**EXERCISE DIRECTIONS**
Could you reproduce the listing below, renaming every "cabinet door" to "cupboard door" and leaving everything else as it is?

**MATERIAL TO PROCESS**
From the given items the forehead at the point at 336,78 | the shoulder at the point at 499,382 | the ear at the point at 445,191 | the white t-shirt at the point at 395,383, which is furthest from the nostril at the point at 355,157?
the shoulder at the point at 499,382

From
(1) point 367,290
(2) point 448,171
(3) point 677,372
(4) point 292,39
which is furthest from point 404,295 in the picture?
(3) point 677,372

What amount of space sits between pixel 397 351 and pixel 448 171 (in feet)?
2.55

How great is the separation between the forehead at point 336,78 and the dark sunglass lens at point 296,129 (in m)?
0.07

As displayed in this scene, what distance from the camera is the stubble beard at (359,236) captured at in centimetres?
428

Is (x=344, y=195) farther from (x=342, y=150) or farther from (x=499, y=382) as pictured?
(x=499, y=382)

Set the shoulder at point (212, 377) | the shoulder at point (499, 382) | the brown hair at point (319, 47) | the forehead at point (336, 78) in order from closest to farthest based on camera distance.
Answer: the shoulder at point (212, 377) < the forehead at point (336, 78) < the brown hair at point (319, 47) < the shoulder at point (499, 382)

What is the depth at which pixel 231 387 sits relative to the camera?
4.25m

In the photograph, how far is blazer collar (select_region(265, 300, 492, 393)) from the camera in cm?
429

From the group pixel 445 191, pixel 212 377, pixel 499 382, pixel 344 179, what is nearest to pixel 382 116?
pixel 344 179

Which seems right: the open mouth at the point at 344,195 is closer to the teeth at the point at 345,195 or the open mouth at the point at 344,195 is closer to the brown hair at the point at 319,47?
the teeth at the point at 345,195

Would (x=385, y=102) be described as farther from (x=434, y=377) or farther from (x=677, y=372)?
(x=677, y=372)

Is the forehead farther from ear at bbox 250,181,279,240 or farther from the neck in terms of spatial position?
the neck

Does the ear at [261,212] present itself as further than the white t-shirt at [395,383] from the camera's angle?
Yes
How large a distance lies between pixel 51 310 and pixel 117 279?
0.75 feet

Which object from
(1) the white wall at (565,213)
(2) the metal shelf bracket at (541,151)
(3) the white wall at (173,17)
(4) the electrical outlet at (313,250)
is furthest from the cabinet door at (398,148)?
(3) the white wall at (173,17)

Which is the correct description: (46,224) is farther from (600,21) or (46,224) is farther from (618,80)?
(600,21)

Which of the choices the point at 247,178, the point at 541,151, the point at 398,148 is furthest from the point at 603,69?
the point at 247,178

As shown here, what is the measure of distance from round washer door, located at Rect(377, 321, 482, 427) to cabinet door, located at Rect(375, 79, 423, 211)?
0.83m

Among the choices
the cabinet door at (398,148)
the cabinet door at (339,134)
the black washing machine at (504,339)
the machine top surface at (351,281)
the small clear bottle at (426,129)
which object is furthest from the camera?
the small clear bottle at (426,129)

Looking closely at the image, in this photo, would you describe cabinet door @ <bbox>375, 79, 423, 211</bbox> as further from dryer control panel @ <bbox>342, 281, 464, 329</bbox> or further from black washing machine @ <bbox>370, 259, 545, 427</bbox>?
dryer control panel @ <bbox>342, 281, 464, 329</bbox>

**RESULT OF THE EXERCISE**
From the given items the forehead at the point at 336,78 | the shoulder at the point at 499,382 | the ear at the point at 445,191 | the white t-shirt at the point at 395,383, which is furthest from the nostril at the point at 355,157?
the shoulder at the point at 499,382

From
(1) point 367,290
(2) point 448,171
(3) point 677,372
(4) point 292,39
which is furthest from point 404,295 in the picture?
(3) point 677,372

What amount of space sits between pixel 397 351 and pixel 448 171 (in feet)?
2.55

How great is the separation between the forehead at point 336,78 and the dark sunglass lens at point 296,129 (in m)?
0.07

As displayed in this scene, what distance from the camera is the stubble beard at (359,236) captured at in centimetres?
428

Is (x=344, y=195) farther from (x=342, y=150) or farther from (x=499, y=382) as pictured?
(x=499, y=382)

Set the shoulder at point (212, 377) | the shoulder at point (499, 382) | the brown hair at point (319, 47) | the forehead at point (336, 78) in order from closest to farthest based on camera distance.
Answer: the shoulder at point (212, 377) < the forehead at point (336, 78) < the brown hair at point (319, 47) < the shoulder at point (499, 382)

What is the depth at which pixel 231 387 sits relative to the camera?
4.25m

In the photograph, how far is blazer collar (select_region(265, 300, 492, 393)) from the camera in cm?
429

From the group pixel 445 191, pixel 212 377, pixel 499 382, pixel 344 179, what is nearest to pixel 382 116?
pixel 344 179

Which seems right: the open mouth at the point at 344,195 is closer to the teeth at the point at 345,195 or the open mouth at the point at 344,195 is closer to the brown hair at the point at 319,47?
the teeth at the point at 345,195

Would (x=385, y=102) be described as farther from (x=434, y=377) or farther from (x=677, y=372)?
(x=677, y=372)

Is the forehead farther from ear at bbox 250,181,279,240 or farther from the neck in terms of spatial position?
the neck

Does the ear at [261,212] present itself as further than the white t-shirt at [395,383] from the camera's angle?
Yes
How large a distance lies between pixel 51 310 and pixel 117 279?
0.75 feet

Which object from
(1) the white wall at (565,213)
(2) the metal shelf bracket at (541,151)
(3) the white wall at (173,17)
(4) the electrical outlet at (313,250)
is furthest from the cupboard door at (398,148)?
(3) the white wall at (173,17)

Which is the correct description: (46,224) is farther from (600,21) or (46,224) is farther from (618,80)?
(600,21)

Which of the choices the point at 247,178, the point at 541,151, the point at 398,148 is furthest from the point at 603,69?
the point at 247,178

As shown here, what is the measure of distance from round washer door, located at Rect(377, 321, 482, 427) to cupboard door, located at Rect(375, 79, 423, 211)?
0.83m

Among the choices
the cupboard door at (398,148)
the cupboard door at (339,134)
the black washing machine at (504,339)
the machine top surface at (351,281)
the small clear bottle at (426,129)
which object is furthest from the camera?
the small clear bottle at (426,129)

Looking closely at the image, in this photo, would you describe cupboard door @ <bbox>375, 79, 423, 211</bbox> as further from dryer control panel @ <bbox>342, 281, 464, 329</bbox> or further from black washing machine @ <bbox>370, 259, 545, 427</bbox>?
dryer control panel @ <bbox>342, 281, 464, 329</bbox>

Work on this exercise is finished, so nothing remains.